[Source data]

____________________

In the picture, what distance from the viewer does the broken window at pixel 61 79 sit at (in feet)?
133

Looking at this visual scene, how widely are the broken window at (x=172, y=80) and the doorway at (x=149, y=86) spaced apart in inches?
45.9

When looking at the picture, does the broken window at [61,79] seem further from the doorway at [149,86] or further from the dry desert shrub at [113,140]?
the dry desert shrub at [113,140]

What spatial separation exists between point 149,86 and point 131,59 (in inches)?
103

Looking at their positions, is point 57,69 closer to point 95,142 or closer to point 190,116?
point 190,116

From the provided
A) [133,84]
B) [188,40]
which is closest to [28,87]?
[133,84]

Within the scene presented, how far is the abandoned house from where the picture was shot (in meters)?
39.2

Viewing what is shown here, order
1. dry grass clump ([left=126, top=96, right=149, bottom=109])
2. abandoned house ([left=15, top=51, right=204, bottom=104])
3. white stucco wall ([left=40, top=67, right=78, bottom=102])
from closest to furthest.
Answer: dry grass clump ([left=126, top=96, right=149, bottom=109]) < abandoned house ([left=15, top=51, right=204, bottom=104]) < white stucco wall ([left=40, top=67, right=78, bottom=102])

____________________

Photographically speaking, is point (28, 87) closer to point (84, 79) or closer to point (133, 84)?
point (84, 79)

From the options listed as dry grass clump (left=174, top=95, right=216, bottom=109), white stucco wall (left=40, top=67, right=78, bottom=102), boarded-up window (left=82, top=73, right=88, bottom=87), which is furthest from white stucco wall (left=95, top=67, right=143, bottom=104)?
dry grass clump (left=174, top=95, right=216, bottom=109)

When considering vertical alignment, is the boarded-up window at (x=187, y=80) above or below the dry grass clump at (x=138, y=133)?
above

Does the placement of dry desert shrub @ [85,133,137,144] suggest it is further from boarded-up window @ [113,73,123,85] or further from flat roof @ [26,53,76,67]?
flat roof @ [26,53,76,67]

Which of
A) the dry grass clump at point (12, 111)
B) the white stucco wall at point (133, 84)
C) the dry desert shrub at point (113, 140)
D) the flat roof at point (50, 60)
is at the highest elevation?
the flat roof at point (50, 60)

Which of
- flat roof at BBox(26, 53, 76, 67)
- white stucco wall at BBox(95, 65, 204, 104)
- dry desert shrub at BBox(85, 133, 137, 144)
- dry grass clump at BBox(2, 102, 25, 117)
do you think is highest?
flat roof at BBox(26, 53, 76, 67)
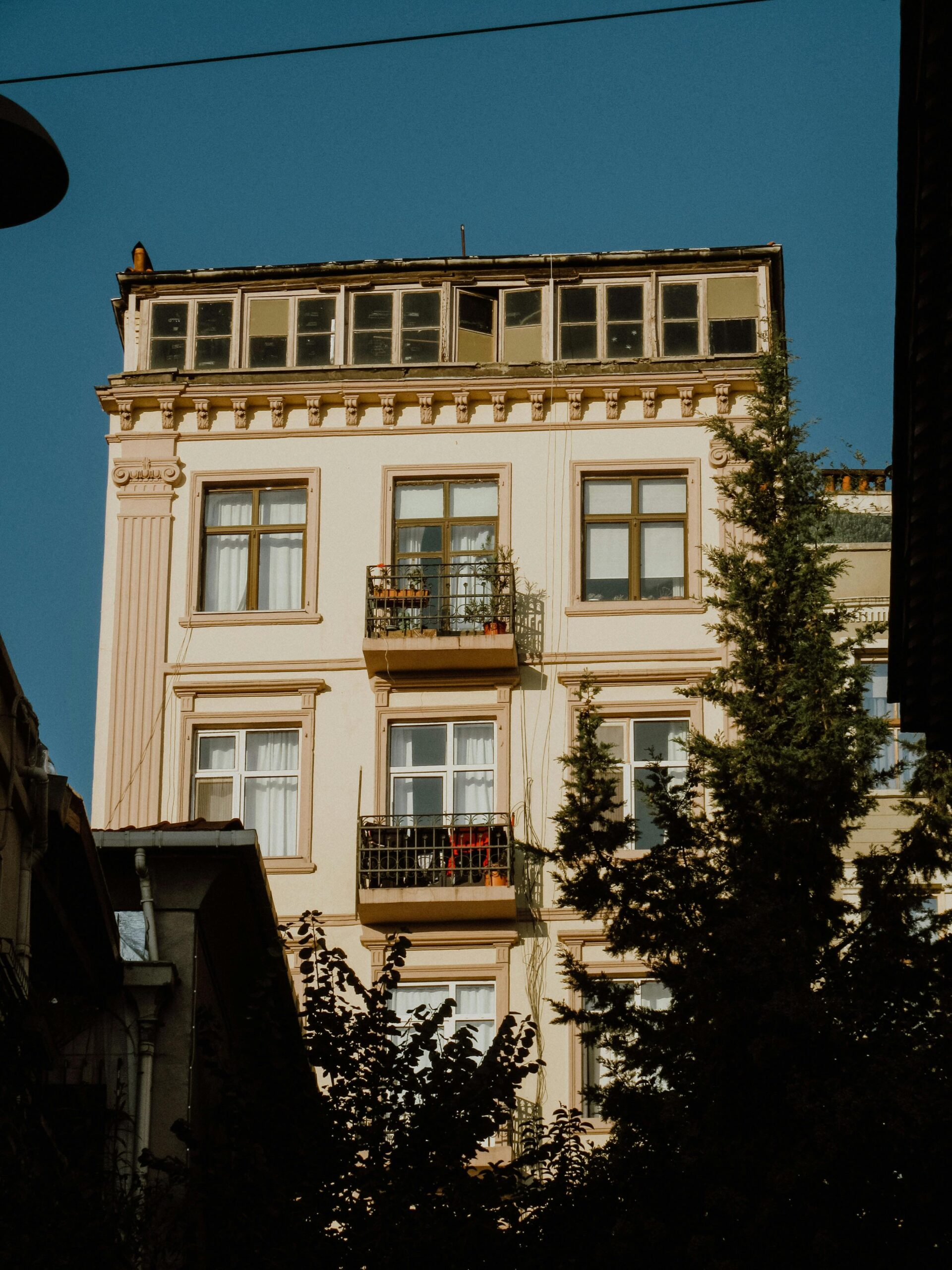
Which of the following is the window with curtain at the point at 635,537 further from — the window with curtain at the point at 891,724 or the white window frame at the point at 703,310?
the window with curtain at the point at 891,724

____________________

Gather every line of the records that contains the string "shrub", matching letter case exactly.

When looking at the picture, does the broken window at [61,79] seem further from the doorway at [149,86] or further from the dry desert shrub at [113,140]?
the dry desert shrub at [113,140]
Does the placement of dry desert shrub @ [85,133,137,144] suggest it is further from boarded-up window @ [113,73,123,85] or further from flat roof @ [26,53,76,67]?
C) the dry desert shrub at point (113, 140)
- dry desert shrub at BBox(85, 133, 137, 144)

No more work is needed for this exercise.